Zhang Shuhong, co-owner of the Lee Der Toy Company, which had made a number of toys for Mattel, committed suicide by hanging himself at one of his company's factories in Foshan on August 11, 2007, according to authorities. In the factory's loading bay, the BBC's Quentin Somerville found boxes of toys made for Mattel and Fisher-Price going nowhere. The Lee Der business was closing for good.
On September 4, 2007, Mattel recalled a further 530,000 affected toys in the United States — and 318,000 outside the United States — after its intensive testing found that the Chinese-made products contained levels of lead in painted parts that were above the acceptable limit set by the company. This third recall in a month included accessories for Barbie dolls and Fisher-Price toys.

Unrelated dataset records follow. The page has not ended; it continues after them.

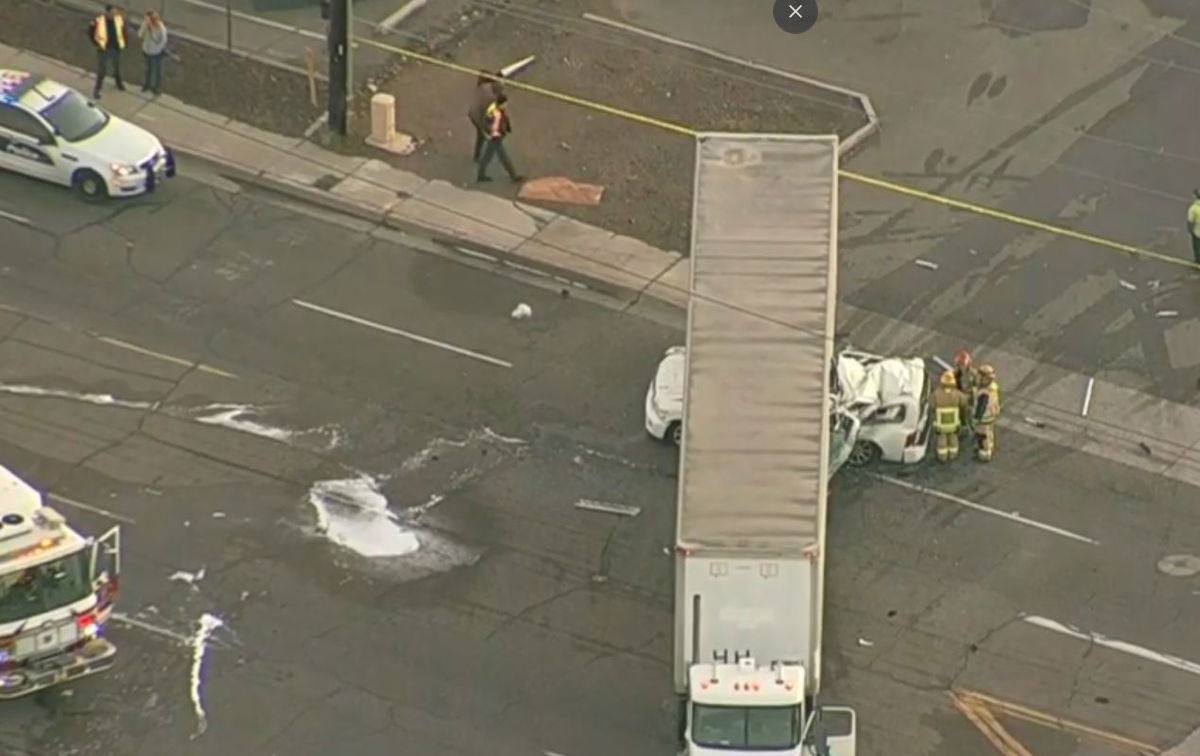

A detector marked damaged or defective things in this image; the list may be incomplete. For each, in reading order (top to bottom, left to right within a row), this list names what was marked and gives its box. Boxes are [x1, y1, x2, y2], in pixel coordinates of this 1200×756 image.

damaged white car [648, 345, 864, 477]
damaged white car [643, 345, 931, 470]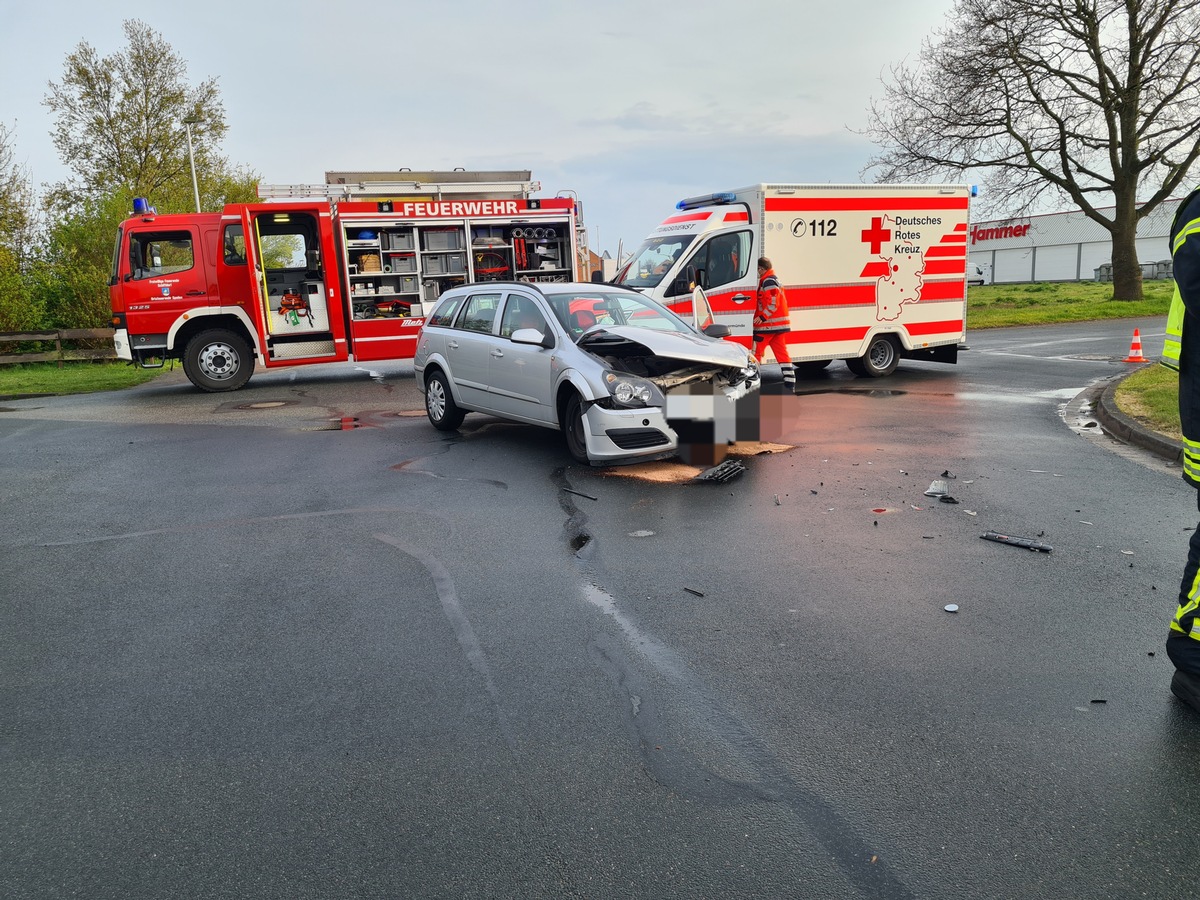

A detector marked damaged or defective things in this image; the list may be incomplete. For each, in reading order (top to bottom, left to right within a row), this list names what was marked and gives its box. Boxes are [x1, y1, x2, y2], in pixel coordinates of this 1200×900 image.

broken plastic piece [696, 460, 739, 482]
broken plastic piece [979, 532, 1056, 554]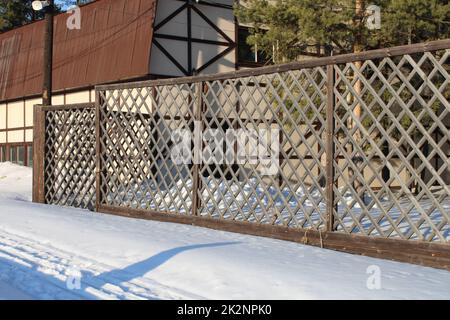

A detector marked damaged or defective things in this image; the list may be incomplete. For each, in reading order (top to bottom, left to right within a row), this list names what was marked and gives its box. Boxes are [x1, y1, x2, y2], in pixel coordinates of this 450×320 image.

rusted roof panel [0, 0, 156, 101]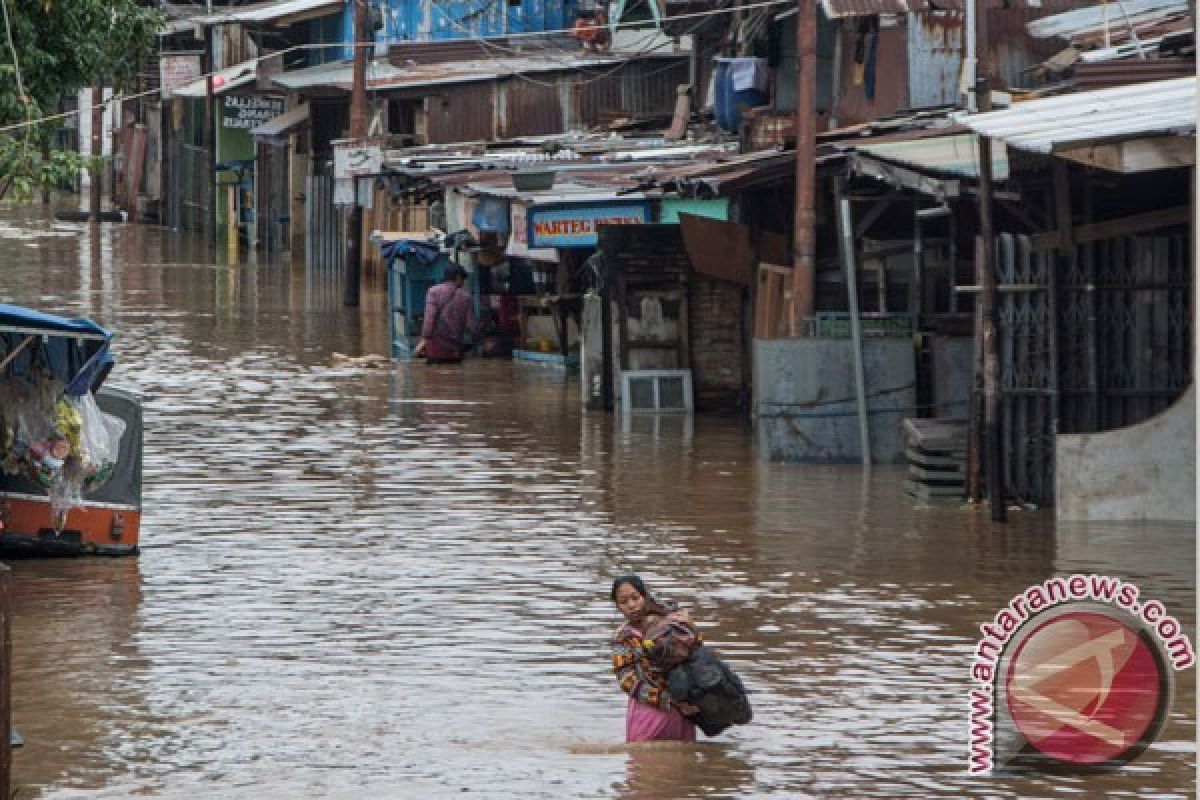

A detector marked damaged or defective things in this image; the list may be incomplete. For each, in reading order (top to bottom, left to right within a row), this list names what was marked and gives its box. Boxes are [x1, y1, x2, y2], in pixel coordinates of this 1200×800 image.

rusty metal roof [950, 77, 1195, 154]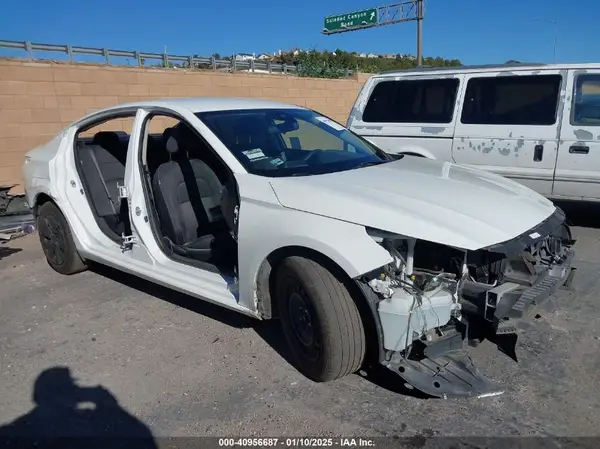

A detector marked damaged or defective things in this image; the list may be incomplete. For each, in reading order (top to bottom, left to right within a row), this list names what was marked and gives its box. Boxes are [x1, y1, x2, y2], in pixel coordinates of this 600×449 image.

damaged white sedan [19, 97, 576, 396]
damaged hood [268, 157, 556, 248]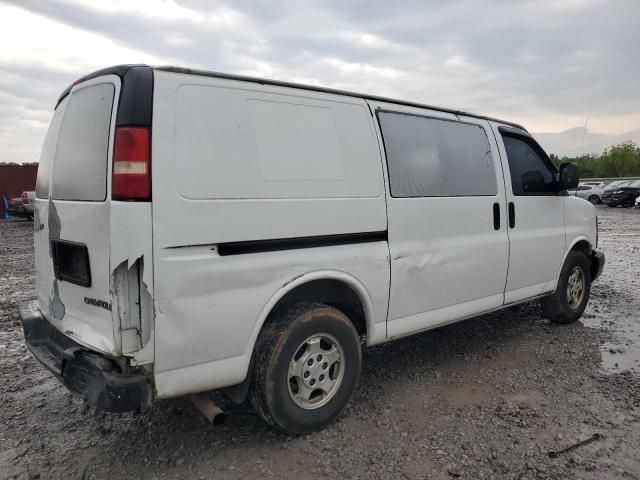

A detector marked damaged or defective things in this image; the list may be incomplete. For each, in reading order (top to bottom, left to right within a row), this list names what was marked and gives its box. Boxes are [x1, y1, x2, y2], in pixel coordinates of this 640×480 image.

damaged rear bumper [19, 300, 152, 412]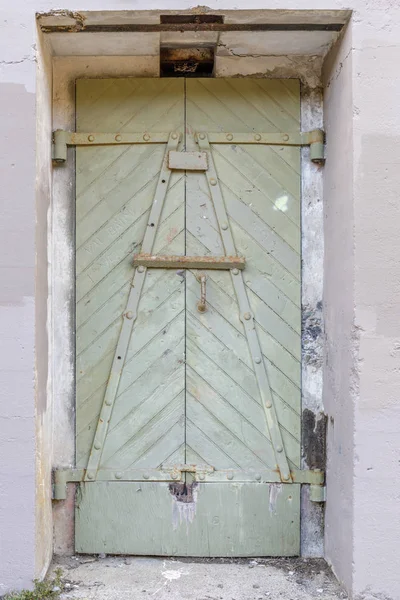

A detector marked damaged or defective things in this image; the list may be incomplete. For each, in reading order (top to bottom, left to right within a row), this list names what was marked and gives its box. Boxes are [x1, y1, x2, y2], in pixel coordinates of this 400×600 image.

rusty metal bracket [51, 466, 324, 500]
cracked concrete [52, 556, 346, 600]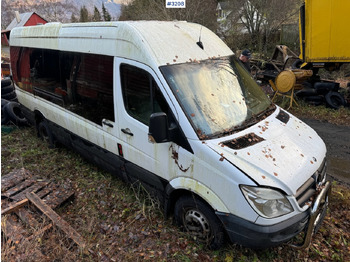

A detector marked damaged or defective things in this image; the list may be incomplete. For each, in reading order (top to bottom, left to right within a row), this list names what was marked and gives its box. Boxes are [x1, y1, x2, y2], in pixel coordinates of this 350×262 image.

damaged white van [9, 21, 330, 249]
dented hood [205, 109, 326, 195]
broken headlight [239, 185, 294, 218]
damaged front bumper [216, 180, 330, 250]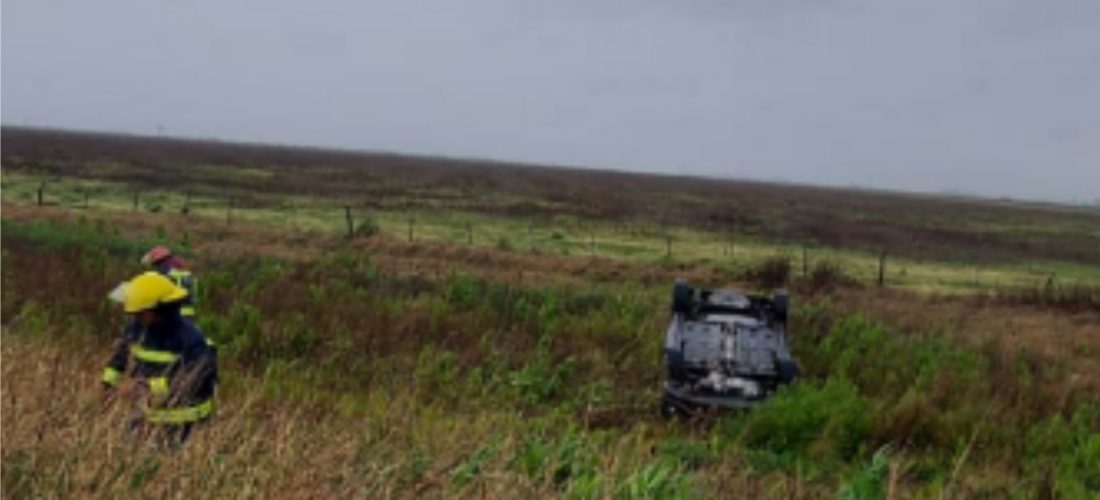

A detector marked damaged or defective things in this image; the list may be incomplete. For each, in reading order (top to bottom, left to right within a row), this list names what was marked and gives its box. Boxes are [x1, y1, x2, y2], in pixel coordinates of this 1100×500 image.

overturned car [660, 280, 800, 417]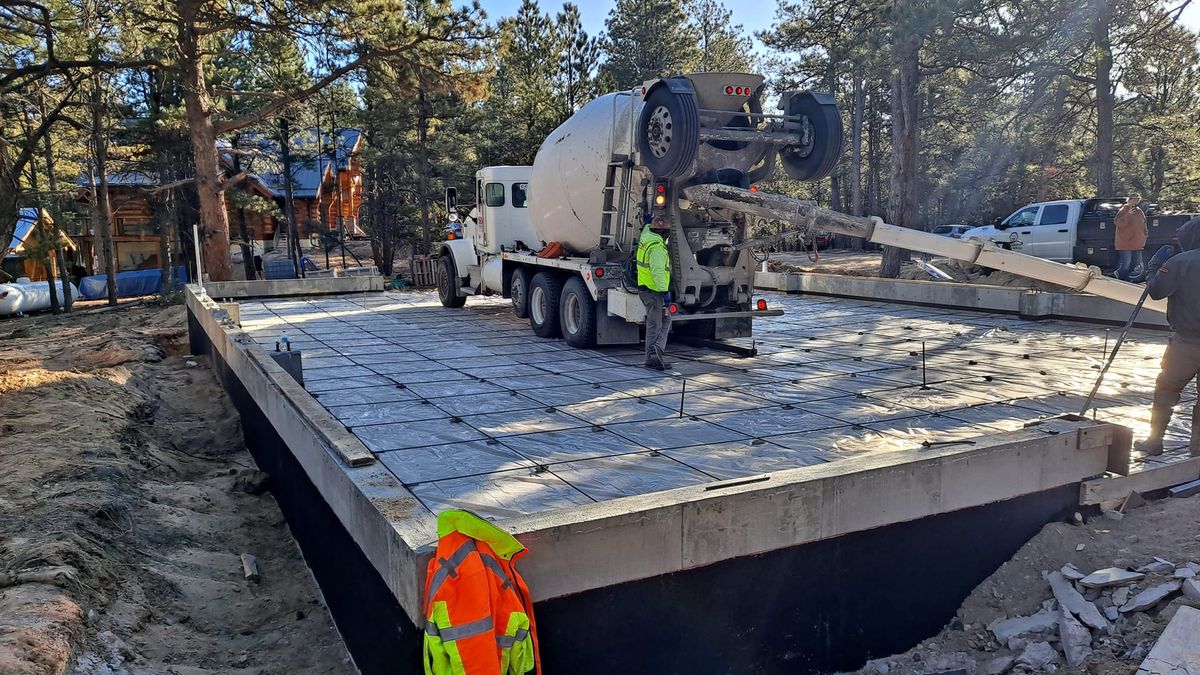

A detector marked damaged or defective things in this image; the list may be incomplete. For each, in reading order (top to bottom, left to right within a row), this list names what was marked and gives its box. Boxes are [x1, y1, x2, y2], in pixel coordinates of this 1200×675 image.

broken concrete rubble [1046, 566, 1108, 629]
broken concrete rubble [1080, 564, 1142, 586]
broken concrete rubble [1118, 576, 1185, 612]
broken concrete rubble [1056, 605, 1094, 667]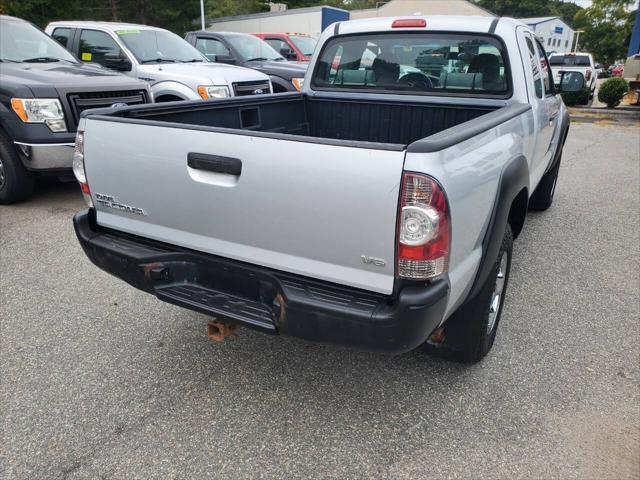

Among others, Fortune magazine rated the recall of Mattel's products (and other problems with Chinese goods) as one of the 'Dumbest Moment' in business for 2007
On September 21, 2007, Mattel’s Executive Vice-President for worldwide operations, Thomas Debrowski, traveled to Beijing. In a meeting with China’s product safety chief, Li Chanjiang, Debrowski took full responsibility for the magnet recalls and said that, “vast majority of those products that were recalled were the result of a design flaw in Mattel’s design, not through a manufacturing flaw in China’s manufacturers.” Reading a prepared text, he continued, “Mattel takes full responsibility for these recalls and apologises personally to you, the Chinese people, and all of your customers who received the toys.”
In addition, Mattel distributed Nintendo's products in Canada from 1986 to 1990.
In 2008 Mattel was honored at the 59th Annual Technology & Engineering Emmy Awards for pioneering the development of handheld video games with its Mattel Electronics sports titles Football and Auto Race, both published in the late 1970s.